* **Given problem**
Render these lines as a JSON list of strings, with one string per line and blank lines skipped. Apply this to every one of the records.

* **Record list**
###

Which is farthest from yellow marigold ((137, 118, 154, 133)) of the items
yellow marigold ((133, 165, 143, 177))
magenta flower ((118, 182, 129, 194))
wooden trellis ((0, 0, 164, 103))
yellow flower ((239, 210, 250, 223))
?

###

* **Exercise result**
[
  "Which is farthest from yellow marigold ((137, 118, 154, 133)) of the items",
  "yellow marigold ((133, 165, 143, 177))",
  "magenta flower ((118, 182, 129, 194))",
  "wooden trellis ((0, 0, 164, 103))",
  "yellow flower ((239, 210, 250, 223))",
  "?"
]